Tirmîzî’nin Ebu Hurayra radıyallâhu anh’dan rivâyet ettiği: “Nebî sallallâhu aleyhi ve selem’in sakalının eninden ve boyundan aldığına dâir.” hadîse gelince; bu hadîs, ilim ehli yanında bâtıl bir hadîstir. Çünkü isnâdında, ‘Umer ibni Hârûn el-Belhî olarak isimlendirilen bir adam vardır ve yalancılık ile ittihâm olunmuştur. Üstelik, sahîh hadislere de muhalefetinin yanı sıra bu hadîsi rivâyet etmede, hadîs râvîleri arasında tek kalmıştır.
Böylece, bu hadîsin bâtıl olduğu bilinmiş oldu. Sahîh sünnete muhalefette, bu hadîse i’tibâr edip, onunla hüccet getirmek ise câiz değildir. Allahu’l-Muste‘ân.
Şüphe yok ki tıraş etmek, günah olması açısından daha şiddetlidir. Çünkü bu, sakalı tümüyle kazıyıp yok etmek, münker olan bir işte aşırıya gitmek ve kadınlara benzemektir. Kısaltılmasına ve azaltılmasına gelince; şüphesiz ki bu da bir münkerdir ve sahîh hadislere muhâliftir. Ancak sakalı tümüyle kazımaktan daha aşağı derecededir.
Bunu yapan kişinin hükmüne gelince; ister hatalı bir anlayışa dayanarak helâl olduğuna i’tikâd etsin, isterse bazı ulemâyı taklîd ederek bunu yapmış olsun, o isyankâr bir kimsedir, ancak kâfir değildir.
Bu münkerden sakındırmak ve bu hususta nasihat etmek de vâcibtir. Çünkü sakalın hükmü hususunda ilim ehli arasındaki hilaf, “Sakalı salıvermek mi vâcibtir yoksa -bir kabzaya kadar- kısaltmak câiz midir?” mes’elesindedir. Sakalın tıraş edilmesine gelince; buna cevâz veren ilim ehlinden hiç kimseyi bilmiyorum. Ancak bu, cahilliği veya bir âlimi taklîd etmesi sebebiyle, sakalı kesmenin câiz olduğunu zanneden kimsenin küfrünü gerektirmez. Delîllerinin açıkça ortada olması sebebiyle, dinde harâmlığı zorunlu olarak bilinen şeyler ise, bunun hilâfınadır. Eğer bunları mübah gören kişi, Müslümanların arasında yaşıyor ise, şüphesiz ki bu büyük küfürdür.
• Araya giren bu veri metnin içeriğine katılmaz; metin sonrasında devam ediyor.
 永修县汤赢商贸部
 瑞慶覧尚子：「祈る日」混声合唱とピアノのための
Eğer bu kişi, kâfirlerin arasında yaşayan veya ilim ehlinden uzak bir bölgede bulunan bir kimse ise, bu ve bunun gibi kimselere delîller açıklanır, eğer mübah görme hususunda ısrar ederse, kâfir olur.
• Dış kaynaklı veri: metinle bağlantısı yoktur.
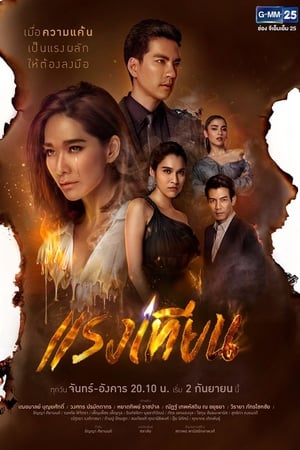 Nonton Raeng Tian (2019) Sub Indo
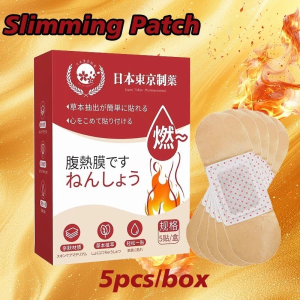 Navel Slimming Patch 5pcs Fat Burner Detox Slimming Stomach Patch Quickly Lazy people lose weight safe and withou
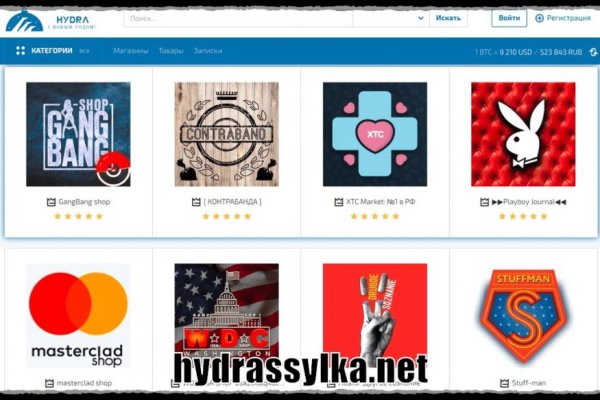 Сайт крамп не работает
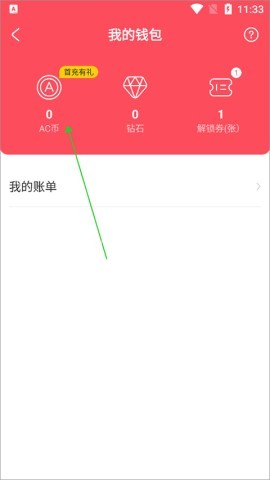 acfun弹幕视频网 第9张图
Bunun örneklerinden bazıları: Zinâ, içki, domuz eti ve bunlara benzeyen şeylerdir. Bu ve benzerleri, haramlığı dinde zorunlu olarak bilinen işlerdir. Delîlleri Kitâb ve Sünnet’te açık ve vâzıhtır. Bu hususlarda cehâlet iddiası dikkate alınmaz. Bu gibi şeyleri mübah sayanlar, yukarıda da geçtiği gibi, bu hususta câhil addedilmezler.
Allah’tan, bizi ve sizleri faydalı ilim ve sâlih amele muvaffak kılmasını isterim. Bizlere dîninde fıkıh versin, onun üzerine sebât nasîb etsin ve bizleri, saptırıcı fitnelerden korusun. Şüphesiz ki O, Semî‘ ve Karîb’dir.
Ve’s-selâmu aleykum ve rahmetullâhi ve berakâtuhu.